Hé, Stéphane, j’ai lu que tu recommençais à parler de poésie et moi, même si ça ne m’a jamais intéressé, tu comprends bien que moi, ce sont surtout les activités physiques, que j’aime, ce qui est normal en tant que prof de sports rectangulaire (le prof, rectangulaire, pas les sports, hein ?) et je me suis dit que j’allais essayer de te faire plaisir sans être un fayot car je sais que tu es exigeant. Alors voilà, j’ai essayé d’en lire mais comme ça ne me disait pas grand-chose, je me suis mis à en écrire. Bon, je sais que tu ne m’écoutes qu’à moitié, tout occupé que tu es à lire ton bouquin, là, mais je vois bien que tu ne tournes pas les pages de ton livre, donc, tu ne lis pas vraiment, tu fais semblant et donc, tu es capable de m’écouter. En plus de m’entendre. Alors voilà, je vais te lire ce que j’ai écrit.

Hmmm, hmmm, je m’éclaircis la voix pour que tu saisisses bien les nuances de mon poème. Tu es prêt ? Moi oui. Allez, j’y vais. Hmmm, hmmm. « Moi aussi, je t’aime même quand tu n’es pas là / Moi aussi, je t’aime et je pense à toi / Moi aussi, je t’aime et je t’aimerais toujours / Moi aussi, je t’aime et j’appelle ça l’amour. » Alors, hein ? Tu en penses quoi ? Hé, Stéphane, je te parle, tu pourrais me répondre, s’il te plaît ! On va dire que c’est un début.

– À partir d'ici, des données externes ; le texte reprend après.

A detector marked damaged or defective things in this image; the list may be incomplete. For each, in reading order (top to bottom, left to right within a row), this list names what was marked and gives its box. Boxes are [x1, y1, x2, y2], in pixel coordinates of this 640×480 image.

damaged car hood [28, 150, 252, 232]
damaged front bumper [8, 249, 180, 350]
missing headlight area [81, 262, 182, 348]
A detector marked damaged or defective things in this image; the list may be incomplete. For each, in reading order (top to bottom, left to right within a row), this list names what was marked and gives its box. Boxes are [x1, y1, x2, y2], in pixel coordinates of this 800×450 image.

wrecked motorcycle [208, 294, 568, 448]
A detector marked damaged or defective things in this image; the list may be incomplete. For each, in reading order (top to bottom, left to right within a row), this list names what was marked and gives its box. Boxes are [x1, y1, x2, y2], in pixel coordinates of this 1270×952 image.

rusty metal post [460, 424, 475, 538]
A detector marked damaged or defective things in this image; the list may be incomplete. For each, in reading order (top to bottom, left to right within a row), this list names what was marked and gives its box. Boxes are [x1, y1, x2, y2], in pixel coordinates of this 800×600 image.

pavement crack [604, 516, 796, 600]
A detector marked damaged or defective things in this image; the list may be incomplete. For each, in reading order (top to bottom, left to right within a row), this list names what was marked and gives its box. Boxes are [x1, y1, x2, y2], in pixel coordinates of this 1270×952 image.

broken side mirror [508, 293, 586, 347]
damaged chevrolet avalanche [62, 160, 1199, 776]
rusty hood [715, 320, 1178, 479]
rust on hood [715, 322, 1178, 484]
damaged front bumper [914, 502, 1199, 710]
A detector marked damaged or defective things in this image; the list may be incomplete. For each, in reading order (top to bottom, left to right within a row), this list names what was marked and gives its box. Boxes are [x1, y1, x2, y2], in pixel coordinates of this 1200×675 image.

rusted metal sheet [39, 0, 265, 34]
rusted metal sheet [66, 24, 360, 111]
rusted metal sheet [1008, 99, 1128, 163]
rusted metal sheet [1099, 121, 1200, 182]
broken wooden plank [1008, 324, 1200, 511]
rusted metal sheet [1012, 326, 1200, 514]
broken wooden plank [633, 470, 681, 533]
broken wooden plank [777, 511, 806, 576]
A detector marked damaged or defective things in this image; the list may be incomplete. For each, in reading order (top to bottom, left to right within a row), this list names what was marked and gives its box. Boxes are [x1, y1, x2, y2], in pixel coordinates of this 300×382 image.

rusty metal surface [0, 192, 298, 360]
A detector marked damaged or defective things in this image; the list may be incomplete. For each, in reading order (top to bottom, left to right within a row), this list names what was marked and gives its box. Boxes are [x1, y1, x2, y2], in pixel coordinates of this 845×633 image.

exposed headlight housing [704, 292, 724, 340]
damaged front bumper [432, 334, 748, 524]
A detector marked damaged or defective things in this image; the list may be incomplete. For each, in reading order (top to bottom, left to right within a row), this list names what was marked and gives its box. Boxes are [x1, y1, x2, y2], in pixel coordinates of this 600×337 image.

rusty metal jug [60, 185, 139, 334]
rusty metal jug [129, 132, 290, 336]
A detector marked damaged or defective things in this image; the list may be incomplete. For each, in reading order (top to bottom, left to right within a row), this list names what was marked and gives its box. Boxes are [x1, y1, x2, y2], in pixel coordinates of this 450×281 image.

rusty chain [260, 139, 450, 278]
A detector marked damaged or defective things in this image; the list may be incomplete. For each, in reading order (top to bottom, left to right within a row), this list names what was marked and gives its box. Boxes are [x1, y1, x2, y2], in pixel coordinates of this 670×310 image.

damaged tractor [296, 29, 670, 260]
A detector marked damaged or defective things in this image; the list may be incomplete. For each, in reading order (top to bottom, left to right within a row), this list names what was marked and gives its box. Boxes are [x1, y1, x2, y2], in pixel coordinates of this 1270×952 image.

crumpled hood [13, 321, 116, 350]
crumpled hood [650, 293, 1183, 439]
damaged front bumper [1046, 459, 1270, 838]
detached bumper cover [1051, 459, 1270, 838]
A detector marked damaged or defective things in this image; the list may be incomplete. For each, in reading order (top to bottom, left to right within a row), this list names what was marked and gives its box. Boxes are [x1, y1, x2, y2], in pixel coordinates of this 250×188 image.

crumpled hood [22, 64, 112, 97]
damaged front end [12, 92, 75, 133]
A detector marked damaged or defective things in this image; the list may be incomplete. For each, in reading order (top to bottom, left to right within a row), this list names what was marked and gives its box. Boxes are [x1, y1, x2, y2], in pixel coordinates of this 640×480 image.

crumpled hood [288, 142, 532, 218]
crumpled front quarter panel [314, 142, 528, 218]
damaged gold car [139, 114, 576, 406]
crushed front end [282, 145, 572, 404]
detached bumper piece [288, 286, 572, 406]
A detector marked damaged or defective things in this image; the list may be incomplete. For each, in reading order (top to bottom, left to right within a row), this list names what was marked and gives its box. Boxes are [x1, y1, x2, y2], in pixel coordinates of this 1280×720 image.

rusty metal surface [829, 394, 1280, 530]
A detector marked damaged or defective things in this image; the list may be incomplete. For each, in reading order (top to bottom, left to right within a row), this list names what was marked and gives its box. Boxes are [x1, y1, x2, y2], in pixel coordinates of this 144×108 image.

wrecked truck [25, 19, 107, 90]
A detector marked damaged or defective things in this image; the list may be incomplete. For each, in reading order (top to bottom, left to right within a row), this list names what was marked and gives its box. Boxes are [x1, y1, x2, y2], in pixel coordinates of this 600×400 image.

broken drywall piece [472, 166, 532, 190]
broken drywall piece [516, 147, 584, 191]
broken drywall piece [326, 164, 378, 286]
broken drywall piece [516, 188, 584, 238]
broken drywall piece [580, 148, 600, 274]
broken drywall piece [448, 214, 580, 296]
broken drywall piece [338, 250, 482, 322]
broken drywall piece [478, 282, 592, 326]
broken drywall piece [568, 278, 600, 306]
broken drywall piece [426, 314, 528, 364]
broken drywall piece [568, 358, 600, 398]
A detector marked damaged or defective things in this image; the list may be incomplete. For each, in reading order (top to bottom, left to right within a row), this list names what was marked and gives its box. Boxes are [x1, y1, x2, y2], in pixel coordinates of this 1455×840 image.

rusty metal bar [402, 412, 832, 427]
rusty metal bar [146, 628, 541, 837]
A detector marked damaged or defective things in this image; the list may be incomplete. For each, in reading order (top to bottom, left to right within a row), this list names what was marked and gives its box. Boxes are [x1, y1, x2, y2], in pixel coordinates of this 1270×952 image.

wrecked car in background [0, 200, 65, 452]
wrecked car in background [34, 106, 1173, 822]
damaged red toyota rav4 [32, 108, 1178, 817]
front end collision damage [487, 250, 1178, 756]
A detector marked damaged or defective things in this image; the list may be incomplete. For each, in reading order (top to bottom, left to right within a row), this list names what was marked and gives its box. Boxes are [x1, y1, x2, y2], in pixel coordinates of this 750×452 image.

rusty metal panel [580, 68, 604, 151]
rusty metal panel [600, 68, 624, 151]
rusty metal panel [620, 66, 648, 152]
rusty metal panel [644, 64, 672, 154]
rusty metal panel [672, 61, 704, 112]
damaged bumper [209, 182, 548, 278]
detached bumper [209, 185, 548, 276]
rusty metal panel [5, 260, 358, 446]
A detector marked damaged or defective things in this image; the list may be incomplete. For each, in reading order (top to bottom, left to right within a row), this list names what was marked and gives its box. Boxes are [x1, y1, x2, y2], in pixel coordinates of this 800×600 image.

Avec de la pratique, de l’envie et du temps, tu ne pourras que progresser. Mais tu crois que si je lui envoie, j’ai des chances que ça touche son cœur ? Ça dépend de qui tu parles, à qui tu t’adresses. Là, c’est top secret. Il n’y a pas que toi qui peux être mystérieux. Mais tu sais, je vais continuer, je vais ajouter d’autres vers parce que là, c’est un peu court.

Tu sais, Jean-Michel, je ne suis pas prof de poésie, juste un amateur mais il faudrait que tu trouves des rimes un peu plus originales. Faire rimer amour avec toujours, ça a déjà été fait des milliers de fois. Oui, mais pas par mois. Et pas pour qui je sais. Et puis, je ne vais pas faire rimer amour avec tambour ni avec topinambour. Bien sûr que non, enfin, sauf si tu penses que c’est justifié. Ni avec Singapour. Et pourquoi pas ? Une invitation au voyage, ça fait toujours plaisir. Surtout en ce moment… Tu sais quoi, Jean-Michel, continues d’écrire, tu es sur la bonne voie. Excuse-moi mais moi, je vais retourner lire Mallarmé. Je ne comprends pas tout ce qu’il écrit, je le reconnais mais sa poésie me touche profondément. Je ne sais pas expliquer pourquoi. Tu vois, tu es comme moi, en réalité, tu ne comprends pas tout.